Text to read —
If someone uses it that way, it's trying to apply perl's array semantics
on non-array objects.  If those objects don't define the same operations,
that is there choice.  It doesn't break any code, because no code using
a non-ARRAY object reference could be used in those locations.

    It can only break new, unwritten code.  What you are claiming is
that perl can never be expanded in ways it was never used, because the
new ways don't support all the user-types supported by perl for builtin

    They *can*, if they provide a method.  But that's future facing -- not
past facing.  I wrote an ARRAY based class that provided the methods
for references to the class that worked with perl's builtins.  It's
quite possible for others to do the same with their classes if they want
those classes to act like ARRAYS's.
> At any rate, this debate happened years ago.  I considered the matter 
> settled then, and I still do now, and I don't really plan to entertain 
> further discussion on this feature.  The ship has sailed, and I'm glad 
> to see it vanished over the horizon.

Supplied information —
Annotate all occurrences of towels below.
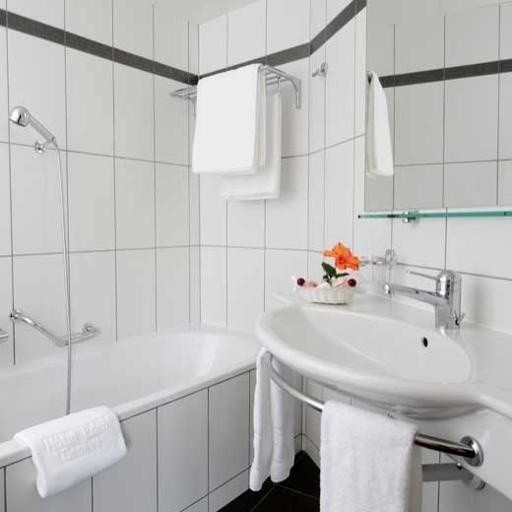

Goals —
• a. Could you extract the passage of the Perl arrays text that begins at the words "It can only" and stops after "over the horizon."?
• b. How would you restate, more briefly, the paragraph of the Perl arrays text that opens with "If someone uses it that way"?
• c. Can you proceed with the Perl arrays text, picking up right after its final sentence?
The listing was drawn from a separate source.

Answers in order —
• a.
It can only break new, unwritten code.  What you are claiming is
that perl can never be expanded in ways it was never used, because the
new ways don't support all the user-types supported by perl for builtin

    They *can*, if they provide a method.  But that's future facing -- not
past facing.  I wrote an ARRAY based class that provided the methods
for references to the class that worked with perl's builtins.  It's
quite possible for others to do the same with their classes if they want
those classes to act like ARRAYS's.
> At any rate, this debate happened years ago.  I considered the matter 
> settled then, and I still do now, and I don't really plan to entertain 
> further discussion on this feature.  The ship has sailed, and I'm glad 
> to see it vanished over the horizon.

• b. Using it that way applies Perl's array semantics to non-array objects, and if those objects don't define the same operations, that is their choice. No code breaks, because code using a non-ARRAY object reference could not be used in those places.

• c.
    That's an argument listed under "logical fallacies".  "It's this way
now, so it will always be this way, thus we we have decided so help me, me."

    A pronouncement of a past judgment that is no longer true simply
means new information makes the old judgment false.  You aren't the Pope
who claims that because the church believed to be the earth flat
believes it still to be true?  New information comes along and still
upsets reality today. 

     When I was a child, it was taught that the shape of
a wing was what gave airplanes their life.  Now that is known to be false.
Indeed *most* of the thrust against gravity comes from the wing angling
down and providing a direct downward force to negate gravity.  But until
the 80's or 90's, people still believed the "truth" that had been so since
the earliest days of flight.

    You have knew knowledge -- that pseudo-array classes can provide their
own methods if they wish to retain compatibility with perl-refs that
work with ARRAY methods.  This isn't a change that causes old code to
break.  It is a change that only applies to future code that wishes to
have user-refs be compatible with perl's builtin ARRAY and HASH datatypes.

    Standing against anything that allows perl to evolve that doesn't break
old code is making perl a dead language.  The only languages that don't
evolve are dead languages -- ask speakers of Latin...except there are no
native speakers of Latin.  They are all gone.  Thus Latin is considered
by linguists to be a dead language.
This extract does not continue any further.